An accidental high yielder is a stock that yields a usual but high dividend for a company. The yield for this stock outweighs the normal yield of stocks, it is not what the company expects, it is therefore an accidental high yielder. A stock can be referred to as an accidental high yielder if the dividends a company earns from the stock is an abnormally high dividend or an unusual yield.
What qualifies as an Accidental High Yielder?
A stock that has a dividend yield greater than what the yield of a benchmark average should be is an accidental high yielder. In this case, the dividend yield of the stock increases while the actual dividend payout remained unchanged. An accidental high yielder is a common trait in the bear market, this is because when stock prices fall, the dividend yield of the stock increases and exceeds that of the market benchmark. A company is said to have an accidental high yielder when the dividend yield of a stock increases and pays an unintended excessive dividend yield to investors despite that the price of the stock fell.

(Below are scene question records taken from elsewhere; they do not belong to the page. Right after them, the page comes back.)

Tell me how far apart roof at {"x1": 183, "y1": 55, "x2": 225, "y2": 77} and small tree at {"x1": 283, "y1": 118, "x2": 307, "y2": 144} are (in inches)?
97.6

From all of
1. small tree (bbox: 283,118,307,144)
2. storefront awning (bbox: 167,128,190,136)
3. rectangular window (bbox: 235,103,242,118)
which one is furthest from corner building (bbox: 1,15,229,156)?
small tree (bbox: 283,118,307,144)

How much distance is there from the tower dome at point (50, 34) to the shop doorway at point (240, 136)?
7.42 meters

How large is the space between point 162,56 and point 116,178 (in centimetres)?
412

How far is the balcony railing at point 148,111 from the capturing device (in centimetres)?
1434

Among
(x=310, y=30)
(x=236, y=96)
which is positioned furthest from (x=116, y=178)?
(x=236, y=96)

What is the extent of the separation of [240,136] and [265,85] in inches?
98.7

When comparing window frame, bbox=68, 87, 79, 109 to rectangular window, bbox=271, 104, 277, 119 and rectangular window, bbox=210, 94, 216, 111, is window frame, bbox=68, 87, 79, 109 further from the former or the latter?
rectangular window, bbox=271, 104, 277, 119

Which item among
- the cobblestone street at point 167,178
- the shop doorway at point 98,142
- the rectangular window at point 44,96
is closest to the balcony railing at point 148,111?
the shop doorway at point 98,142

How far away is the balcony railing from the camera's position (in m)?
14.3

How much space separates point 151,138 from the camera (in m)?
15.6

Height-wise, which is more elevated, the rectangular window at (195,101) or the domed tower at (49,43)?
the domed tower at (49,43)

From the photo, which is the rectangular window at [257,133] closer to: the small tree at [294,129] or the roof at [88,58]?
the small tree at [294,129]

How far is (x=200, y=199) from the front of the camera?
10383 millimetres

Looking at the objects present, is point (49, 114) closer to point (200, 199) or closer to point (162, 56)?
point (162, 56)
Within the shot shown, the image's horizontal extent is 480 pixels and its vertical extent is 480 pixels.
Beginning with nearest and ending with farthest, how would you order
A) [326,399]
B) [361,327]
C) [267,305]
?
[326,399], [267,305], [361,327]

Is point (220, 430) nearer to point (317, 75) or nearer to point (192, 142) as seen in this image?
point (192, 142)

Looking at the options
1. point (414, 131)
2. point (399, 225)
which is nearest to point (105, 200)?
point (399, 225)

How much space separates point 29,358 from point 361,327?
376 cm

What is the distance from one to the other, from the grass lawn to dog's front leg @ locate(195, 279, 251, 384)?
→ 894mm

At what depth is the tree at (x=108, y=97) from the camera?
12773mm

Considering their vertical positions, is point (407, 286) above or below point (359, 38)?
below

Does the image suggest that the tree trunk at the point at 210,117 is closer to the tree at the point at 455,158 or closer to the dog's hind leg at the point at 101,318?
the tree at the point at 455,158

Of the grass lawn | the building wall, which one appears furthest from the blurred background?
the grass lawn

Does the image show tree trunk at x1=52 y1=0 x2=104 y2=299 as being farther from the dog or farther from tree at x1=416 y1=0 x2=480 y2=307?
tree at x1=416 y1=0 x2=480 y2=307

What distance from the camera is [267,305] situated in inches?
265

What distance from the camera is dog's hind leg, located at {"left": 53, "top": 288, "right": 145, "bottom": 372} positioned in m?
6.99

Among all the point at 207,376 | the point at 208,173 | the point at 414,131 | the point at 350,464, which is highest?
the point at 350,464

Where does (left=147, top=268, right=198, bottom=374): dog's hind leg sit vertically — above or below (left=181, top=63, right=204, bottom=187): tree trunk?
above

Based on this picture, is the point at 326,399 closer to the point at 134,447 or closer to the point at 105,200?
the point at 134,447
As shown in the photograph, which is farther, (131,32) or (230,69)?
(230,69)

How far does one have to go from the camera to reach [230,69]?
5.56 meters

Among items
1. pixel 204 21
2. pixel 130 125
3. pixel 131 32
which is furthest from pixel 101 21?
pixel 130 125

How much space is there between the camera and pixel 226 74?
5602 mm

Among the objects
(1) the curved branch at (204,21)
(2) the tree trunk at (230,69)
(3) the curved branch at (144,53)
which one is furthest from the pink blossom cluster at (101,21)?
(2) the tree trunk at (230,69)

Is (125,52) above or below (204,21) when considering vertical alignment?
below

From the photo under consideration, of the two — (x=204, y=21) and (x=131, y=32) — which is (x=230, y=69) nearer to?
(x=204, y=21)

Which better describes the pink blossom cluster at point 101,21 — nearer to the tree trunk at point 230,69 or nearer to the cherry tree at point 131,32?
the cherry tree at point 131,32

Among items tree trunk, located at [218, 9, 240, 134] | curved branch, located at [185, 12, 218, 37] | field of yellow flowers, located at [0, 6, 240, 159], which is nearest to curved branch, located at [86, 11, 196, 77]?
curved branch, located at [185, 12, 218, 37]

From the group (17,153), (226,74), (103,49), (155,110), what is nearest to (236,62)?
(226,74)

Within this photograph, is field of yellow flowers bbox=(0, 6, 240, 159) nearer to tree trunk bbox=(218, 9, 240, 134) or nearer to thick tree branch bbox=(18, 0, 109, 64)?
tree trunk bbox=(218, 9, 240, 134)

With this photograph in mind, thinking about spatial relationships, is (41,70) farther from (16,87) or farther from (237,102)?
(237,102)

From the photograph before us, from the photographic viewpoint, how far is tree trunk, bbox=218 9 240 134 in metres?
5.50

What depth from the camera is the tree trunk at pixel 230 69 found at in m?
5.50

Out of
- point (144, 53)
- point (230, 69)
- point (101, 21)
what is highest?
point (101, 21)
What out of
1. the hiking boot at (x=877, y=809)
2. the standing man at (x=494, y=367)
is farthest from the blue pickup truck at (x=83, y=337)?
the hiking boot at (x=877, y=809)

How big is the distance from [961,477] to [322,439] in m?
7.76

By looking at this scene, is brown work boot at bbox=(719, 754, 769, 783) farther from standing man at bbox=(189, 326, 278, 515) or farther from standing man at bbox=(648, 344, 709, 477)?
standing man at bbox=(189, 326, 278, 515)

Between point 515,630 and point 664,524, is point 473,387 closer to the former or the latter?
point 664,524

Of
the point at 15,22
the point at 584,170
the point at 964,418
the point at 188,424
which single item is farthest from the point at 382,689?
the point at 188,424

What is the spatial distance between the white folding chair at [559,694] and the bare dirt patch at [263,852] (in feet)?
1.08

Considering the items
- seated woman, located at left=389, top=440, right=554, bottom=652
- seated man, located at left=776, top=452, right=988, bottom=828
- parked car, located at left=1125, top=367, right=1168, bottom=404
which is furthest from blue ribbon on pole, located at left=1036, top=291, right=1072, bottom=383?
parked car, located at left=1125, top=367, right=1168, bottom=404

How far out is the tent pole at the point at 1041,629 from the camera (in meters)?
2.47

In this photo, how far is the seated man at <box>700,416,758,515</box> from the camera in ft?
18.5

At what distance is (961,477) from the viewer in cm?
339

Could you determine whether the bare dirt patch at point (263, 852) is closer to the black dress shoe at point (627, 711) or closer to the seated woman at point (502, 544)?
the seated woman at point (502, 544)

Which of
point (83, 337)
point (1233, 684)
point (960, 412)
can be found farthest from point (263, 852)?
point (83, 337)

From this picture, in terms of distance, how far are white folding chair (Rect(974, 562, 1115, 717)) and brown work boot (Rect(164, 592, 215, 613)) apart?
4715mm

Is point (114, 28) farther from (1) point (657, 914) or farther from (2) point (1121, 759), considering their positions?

Accidental High Yielder and Dividend Yields
Investors of a company are entitled to the earnings of the company which are distributed as dividend yields. This does not necessarily mean cash payment, it may be shares or stocks owned by the company. Usually, dividends are paid at set times, it can be quarterly, monthly or at an agreed schedule. The dividend yield of a company is important to investors as it helps them decide whether to invest in a company or not. An accidental high yielder is however a stock owned by a company or an investor that yields abnormally high dividends. The dividend yield is often unexpected and higher than the normal dividend yield.